The Raw files have no audio at all after conversion to ProRes. I had to use the compressed footage to get audio, which makes syncing a chore, with no audio waveforms to match.  Unlike the standard Osmo, the X5R needs an external microphone for audio as well. The part that houses the SSD drive has fans that make a fairly loud turbine-like whine. You won’t be able to use audio from this camera shot in quiet places.

The Zenmuse X5R camera on an Osmo handgrip.
The Zenmuse X5R camera on an Osmo handgrip.

Battery life with the standard Osmo battery in the grip is very short – I went through two batteries to shoot 13 minutes. They make an adapter to use a DJI Phantom 3 drone battery, but it uses a dummy battery with a cable to connect, so you’re adding complexity and another thing to juggle.

While the standard Osmo fits in a small violin-style case that can be hauled around in your gear bag just in case you need it, the Osmo X5R is not bag-friendly and feels fragile, and really isn’t easy to set down on a table.

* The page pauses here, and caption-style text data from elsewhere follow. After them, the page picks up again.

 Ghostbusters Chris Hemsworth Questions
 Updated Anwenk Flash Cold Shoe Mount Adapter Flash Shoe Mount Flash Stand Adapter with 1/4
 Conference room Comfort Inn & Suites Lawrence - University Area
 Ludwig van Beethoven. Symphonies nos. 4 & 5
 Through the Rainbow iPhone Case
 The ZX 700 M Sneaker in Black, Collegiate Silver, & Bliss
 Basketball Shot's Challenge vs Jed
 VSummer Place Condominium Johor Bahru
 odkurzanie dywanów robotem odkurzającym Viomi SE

The camera has a Micro 4/3 lens mount and comes with a 15mm f/1.7 lens which looks a lot like Panasonic’s $600 Leica 15mm f/1.7 lens. The DJI version hides an aperture ring and focus ring under a rubber dust cover.  Images from the lens are sharp and contrasty, which is the equivalent of a 30mm lens on a full-frame 35mm camera.  I also tried an Olympus 25mm lens on the camera, and it will balance fine, though I didn’t use it enough to decide if it was really useful – it’s hard to keep subjects in focus.

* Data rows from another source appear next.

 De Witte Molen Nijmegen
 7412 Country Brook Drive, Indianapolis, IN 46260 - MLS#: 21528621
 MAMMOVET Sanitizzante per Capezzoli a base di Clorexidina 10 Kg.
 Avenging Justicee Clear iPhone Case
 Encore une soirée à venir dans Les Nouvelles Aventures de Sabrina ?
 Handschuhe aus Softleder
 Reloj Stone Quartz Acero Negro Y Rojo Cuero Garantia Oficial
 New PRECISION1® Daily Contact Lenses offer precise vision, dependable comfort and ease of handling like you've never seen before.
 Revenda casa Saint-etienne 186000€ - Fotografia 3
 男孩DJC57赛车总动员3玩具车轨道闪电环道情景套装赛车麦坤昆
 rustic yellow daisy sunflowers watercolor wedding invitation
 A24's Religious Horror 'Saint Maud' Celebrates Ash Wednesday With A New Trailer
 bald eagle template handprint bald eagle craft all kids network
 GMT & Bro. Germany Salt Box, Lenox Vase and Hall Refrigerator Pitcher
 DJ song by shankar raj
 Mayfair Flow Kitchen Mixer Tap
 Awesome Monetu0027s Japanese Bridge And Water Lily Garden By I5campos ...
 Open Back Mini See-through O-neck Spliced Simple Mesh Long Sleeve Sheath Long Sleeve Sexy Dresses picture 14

The handgrip has a joystick and a trigger that control where the lens is pointing, but you need a phone to control the camera settings and exposure.  You can’t use the Osmo at all until you connect the camera to your phone with the DJI Go app – and the internet – and register.

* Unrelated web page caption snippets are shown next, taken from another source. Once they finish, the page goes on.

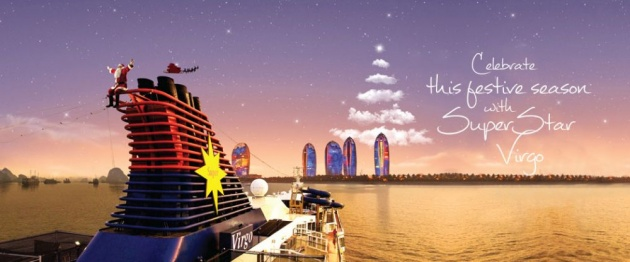 cruise_travel_experience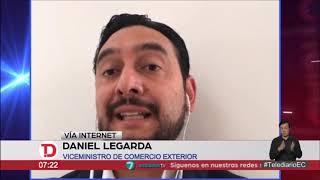 #EntrevistasTelediario | Daniel Legarda, viceministro de Comercio Exterior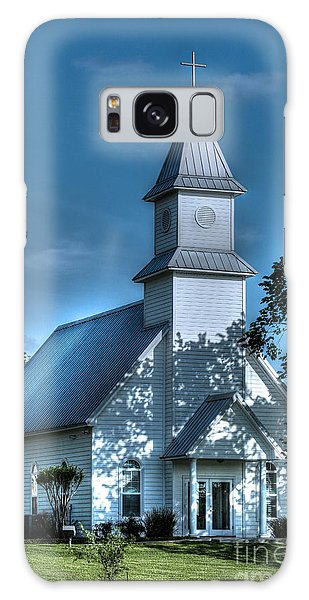 Texas Country Church Galaxy Case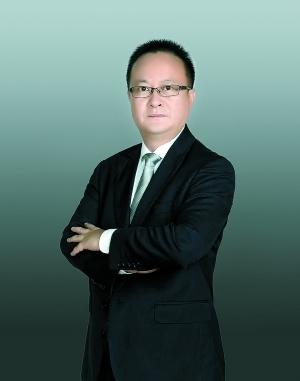 华商基金总经理王小刚:以诚相待 以信相守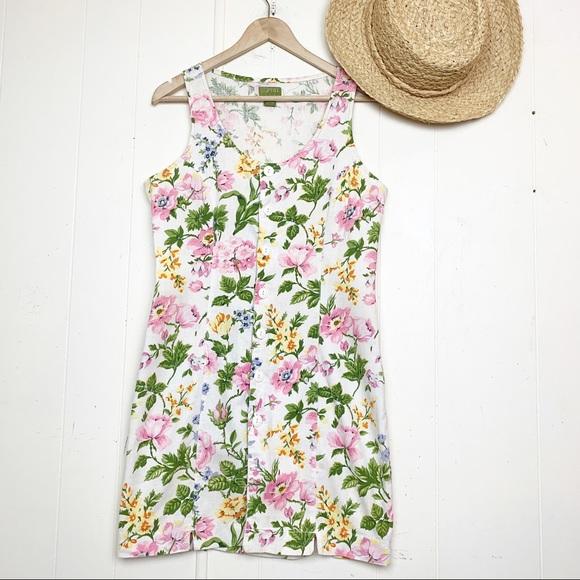 Esprit Dresses & Skirts - Vintage Esprit Floral Button Front Sheath Dress
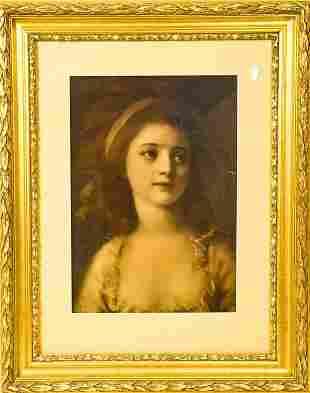 Framed Antique Portrait of Girl Pastel Print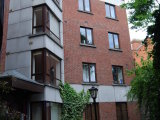 58 Christchurch View, Christchurch, Dublin City Centre, Co. Dublin - Apartment For Sale / 2 Bedrooms, 1 Bathroom / €195,000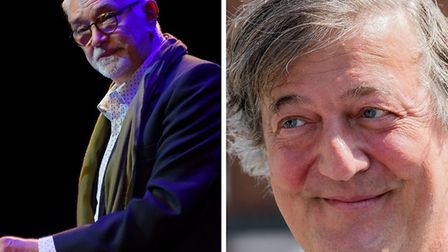 Norfolk stars Martin Shaw and Stephen Fry will voice new adverts for Big C. Picture: Denise Bradley/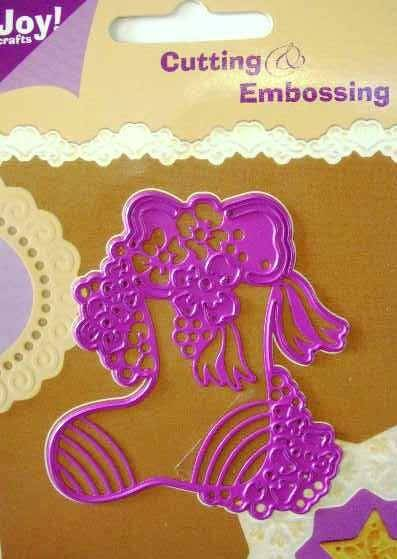 Joy Craft Cutting & Embossingstencil 6002/0046 Kerstsok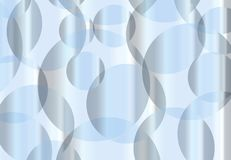 Abstract Cold Blue Circles And Spheres Background. Interlocking circles in blue as an abstract background Royalty Free Stock Photos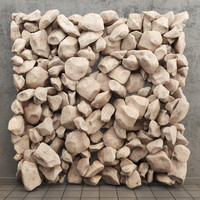 3d model stone panels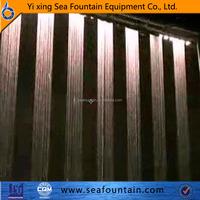 Digital Water Curtain Graphic Waterfall Water Fountain - Buy ...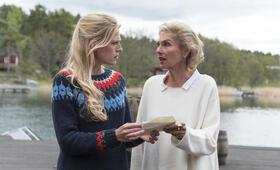 Inga Lindström: Das Postboot in den Schären mit Nele Kiper und Wookie Mayer - Bild 11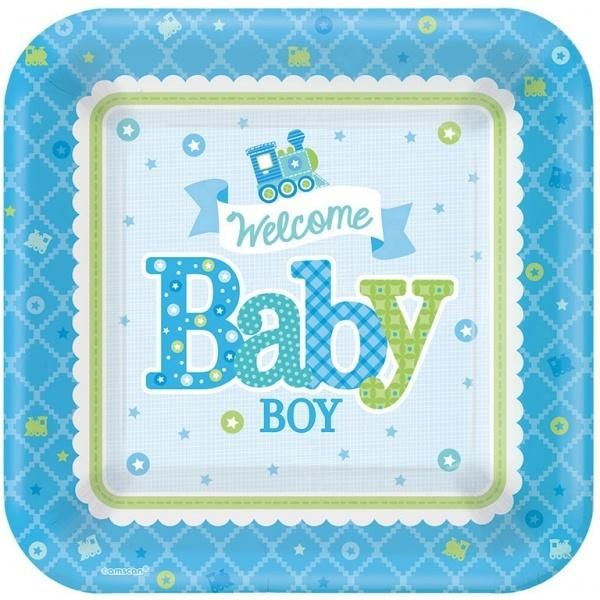 Boy - 8 Teller Welcome Little One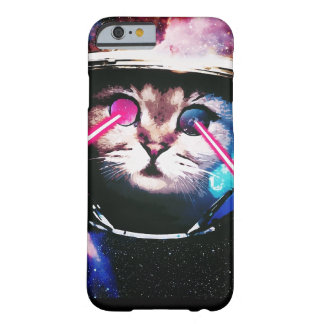 Cats Barely There iPhone 6 Case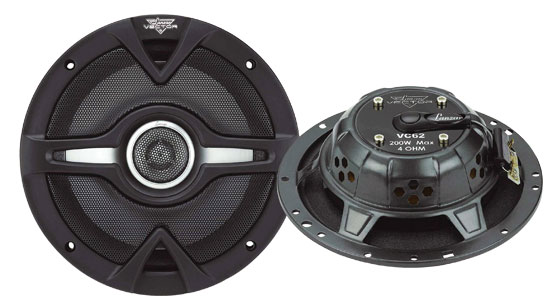 Vector 6.5'' 200 Watts 2-Way Slim Speakers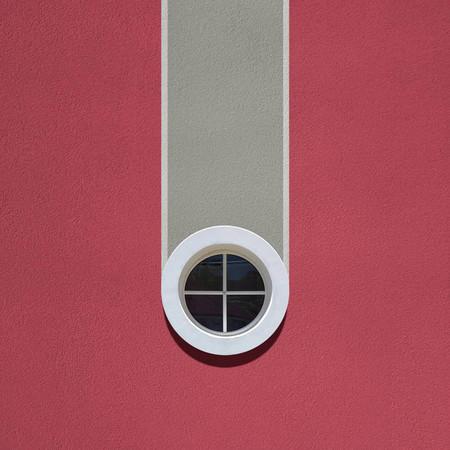 Minimalismo Arquitectonico Stefano Cirillo 8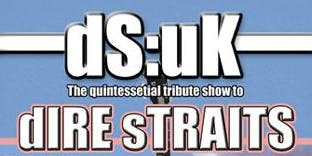 dS:uK - The Brothers in Arms Tour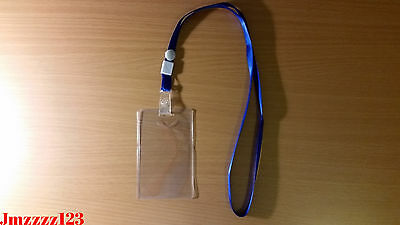 1 PC Clear Plastic Vertical ID Card Holder + 1 PC Lanyard Neck Strap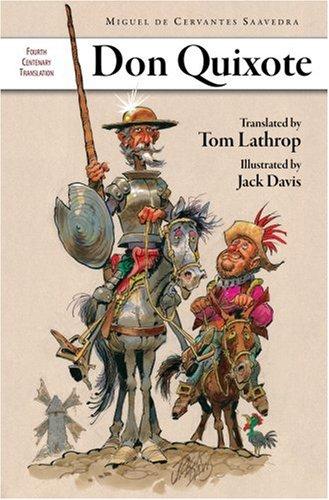 Don Quixote: Fourth Centenary Translation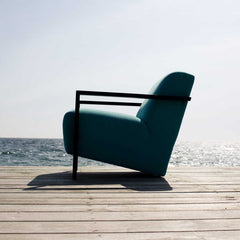 Allan Armchair from the New Furniture Range at Blue Home
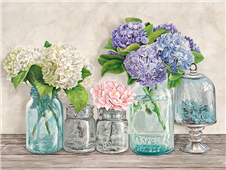 Cuadro canvas flores flowers in mason jars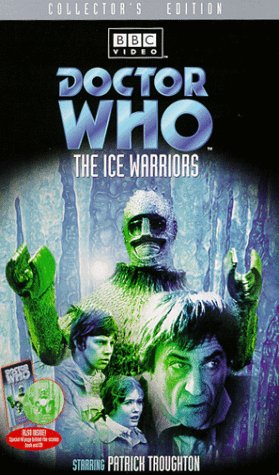 Doctor Who, The Ice Warriors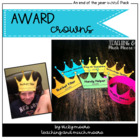 End of Year Awards { award crowns }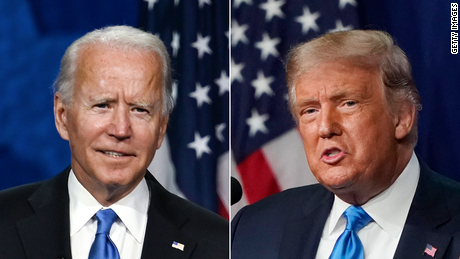 Trump pushes misleading claim China is stoking protests to help Biden win election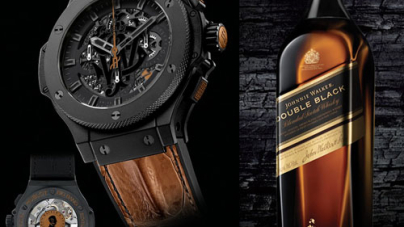 Hublot Big Bang Aero Johnnie Walker Whisky Limited Edition Watch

If you turn the camera off (which you’ll do constantly to save battery) when you start up again it defaults to a wide-open f/1.7 lens and cranks up the shutter speed. You’ll need neutral density filters – the standard 15mm lens takes 46mm filters. (I didn’t have one the right size when I shot on the High Line, so you’ll see the result of high shutter speeds.)  You can adjust settings for exposure in the app on your iPhone fairly easily.  You can also tap your subject on the screen to focus. You can see how fast it focuses, when I tapped the screen to focus at 1:36 in the video above. But it doesn’t seem to have continuous follow focus, which limits the usefulness of shallow depth-of-field. The only viable option to track focus is to add DJI’s focus controller which can be used to manually focus compatible 4/3 lenses using their internal motors. The problem for solo shooting is that this is a bulky unit that adds additional cost – it is also near impossible to judge accurate focus from an iPhone display and is probably best operated by a second person with a larger screen to see what’s what.

15mm f/1.7 lens
15mm f/1.7 lens

As you can see at 1:32 in the video, the X5R does have rolling shutter issues. And it shares the same walking bounce as the regular Osmo. But the Raw files from the camera are very cinematic compared to the compressed files of the same scene. Color and dynamic range are certainly improved. Although the extremely long conversion times for the Raw files preclude using this on news coverage, the image quality may be worth it for specific shots in a film shot on cinema cameras. The images are lovely.